My dreams were a bit different. I am suppose to be living in Tennessee with my adoring husband. And after a career in teaching, I would stay home with our loving twins. A boy and a girl: Jade and Jake. My vehicle would be a JEEP to transport the kids. I'd be active in our church . Life was going to be good.
But life IS good. No, it certainly isn't what I thought it would be. But I am finally at a place when I can say that is okay. It hurts at times. Shoot, it really stings sometimes. But those are the times that I take a little ride on the slippery slope and focus on MY desires, not His.
Today the slippery slope is tempting. I am choosing to ride the tide of prayer. And acknowledge His grace, His provision, His plan.
In my plan, I never dreamt that I would obtain my masters in counseling. That was His plan. And he provided Delsie just in the right time to walk across that stage and receive my diploma. I need little reminders, like these, that He will take care of me.
Yesterday I found out that the pilot originally scheduled for my trip in January is not able to fly me to clinic. The "window" for my study at clinic is the 14th, 19th or 21st. So, I pray, trust and wait...for His plan, not mine.



Saturday, January 2, 2010

staying the course...


On Thanksgiving I was able to walk on my own with Delsie. I felt great. On Christmas I was back to being severely ataxic. I felt exhaustion. I was off the pill for three weeks. We don't know if it was placebo or Chantix. We will never know.
The second half of the study began and I have been on Chantix for three weeks.

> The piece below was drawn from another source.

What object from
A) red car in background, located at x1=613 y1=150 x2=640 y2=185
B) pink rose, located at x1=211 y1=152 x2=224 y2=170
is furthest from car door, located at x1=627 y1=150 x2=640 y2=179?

It requires increasing the dosage slowly. The past couple of days I have noticed that it is easier to talk. I don't feel back to where I was with balance before going off medication. The bizarre dreams are returning. And today is the first day I feel nauseous.
Today, the start of 2010, I will remind myself of our favorite saying a friend started, SLOW AND STEADY WINS THE RACE.
In everything. Ataxia, relationships...and in the new year!